Monte di Pietà is the large well-maintained (it's owned
by the Bank of Naples!) building on the south side
of via San Biagio dei Librai near the
intersection of via San Gregorio Armeno (#25 on this map). The church at
the back of the courtyard that you see as you peer
through the large portal is properly called the
Chapel of the Monte di Pietà. The entire structure has to do with the
institution in Italy of church-run non-profit pawn
houses that had started to open throughout Italy in
the mid-1400s in order to combat usury. (See this link for
further information on the origins of pawn houses and
public banks in Naples.)
The Monte di Pietà was, indeed, one of the
first such "pawn houses" in Naples, founded in 1539.
The original institution was in the Palazzo Carafa
d'Andrea some blocks farther to west, still in
the historic center of town.
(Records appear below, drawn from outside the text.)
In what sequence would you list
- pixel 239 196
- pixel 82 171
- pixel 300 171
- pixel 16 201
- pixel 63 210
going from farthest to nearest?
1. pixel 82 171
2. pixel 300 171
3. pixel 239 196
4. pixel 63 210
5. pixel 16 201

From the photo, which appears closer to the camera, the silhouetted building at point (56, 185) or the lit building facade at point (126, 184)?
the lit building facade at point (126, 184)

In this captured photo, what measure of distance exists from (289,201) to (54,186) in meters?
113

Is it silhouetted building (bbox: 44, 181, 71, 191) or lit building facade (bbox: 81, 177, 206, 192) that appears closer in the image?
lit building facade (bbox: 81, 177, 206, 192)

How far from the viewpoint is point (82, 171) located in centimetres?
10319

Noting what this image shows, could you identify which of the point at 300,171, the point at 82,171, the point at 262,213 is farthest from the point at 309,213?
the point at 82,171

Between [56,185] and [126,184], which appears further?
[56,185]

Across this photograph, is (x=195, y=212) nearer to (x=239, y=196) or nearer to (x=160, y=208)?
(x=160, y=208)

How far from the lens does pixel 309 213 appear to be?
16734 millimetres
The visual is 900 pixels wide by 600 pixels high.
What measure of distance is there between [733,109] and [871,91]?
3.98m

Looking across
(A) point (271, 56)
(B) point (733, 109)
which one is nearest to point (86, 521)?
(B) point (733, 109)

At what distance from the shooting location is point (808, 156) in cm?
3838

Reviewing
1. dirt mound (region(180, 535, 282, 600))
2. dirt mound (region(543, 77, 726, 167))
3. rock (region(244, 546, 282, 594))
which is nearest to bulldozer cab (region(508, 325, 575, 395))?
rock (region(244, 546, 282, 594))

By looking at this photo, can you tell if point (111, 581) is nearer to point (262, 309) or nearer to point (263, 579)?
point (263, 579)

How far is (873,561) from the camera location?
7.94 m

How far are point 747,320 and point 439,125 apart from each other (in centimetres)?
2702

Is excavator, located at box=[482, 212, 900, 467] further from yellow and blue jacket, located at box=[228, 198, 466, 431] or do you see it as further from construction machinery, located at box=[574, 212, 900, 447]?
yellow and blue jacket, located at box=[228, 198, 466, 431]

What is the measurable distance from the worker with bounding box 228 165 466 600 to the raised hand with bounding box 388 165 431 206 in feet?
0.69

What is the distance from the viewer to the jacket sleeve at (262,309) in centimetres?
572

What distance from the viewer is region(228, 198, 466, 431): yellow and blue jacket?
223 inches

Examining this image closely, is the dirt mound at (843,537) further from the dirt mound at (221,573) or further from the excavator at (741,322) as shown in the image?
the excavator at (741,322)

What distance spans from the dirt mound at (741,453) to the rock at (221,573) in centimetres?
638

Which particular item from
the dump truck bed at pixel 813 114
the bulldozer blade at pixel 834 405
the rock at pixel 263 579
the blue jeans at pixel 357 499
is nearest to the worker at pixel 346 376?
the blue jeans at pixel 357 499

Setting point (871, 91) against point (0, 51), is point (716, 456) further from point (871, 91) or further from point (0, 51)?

The Monte acquired new
property, the current location, in 1597, purchasing
the residence of Girolamo Caraffa. (Caraffa —also
spelled Carafa— is a family of Neapolitan nobility
going back to the 11th century and with a subsequent
genealogy of noblemen, military and clergy.) The
original building on the site was demolished and a new
one put up, the one we see today, by Giovan Battista Cavagna,
the architect also responsible for a number of other
works in Naples, including the facade of the grand
church and monastery of San
Gregorio Armeno around the corner from the
Monte di Pietà.
The chapel "annex" of the pawn brokerage was
finished in 1605 and was the product of the combined
sculpting and painting genius of Michelangelo Naccherino,
Pietro Bernini (1562-1629), father of the better known Gian Lorenzo
Bernini), Belisario
Corenzio, and Fabrizio Santafede.
During Masaniello's
Revolt in 1647, the building was spared the
ravages of the violence through a timely intervention
on the part of Giulio Genoino, an elderly priest
widely believed to be the "brains" behind the revolt.
There was, however, a mysterious fire in 1786 that did
a great deal of damage to the premises, by that time
gone from pawn brokerage to public bank. (The building
still houses an important branch of the Bank of
Naples.) The chapel, however, was not damaged. The
chapel is a jewel of artwork from the Neapolitan
Baroque of the 1600s. It is decorated in gilt stucco
and has a majolica tile floor; other than the artists
mentioned above, there are works by Ippolito Borghese,
Giuseppe Bonito, the tomb of cardinal Ottavio
Acquaviva by Cosimo Fanzago
and, from a later period, portraits of Charles III of Bourbon
and his queen consort, Maria Amalia, the first Bourbon
royal family of the Kingdom of Naples.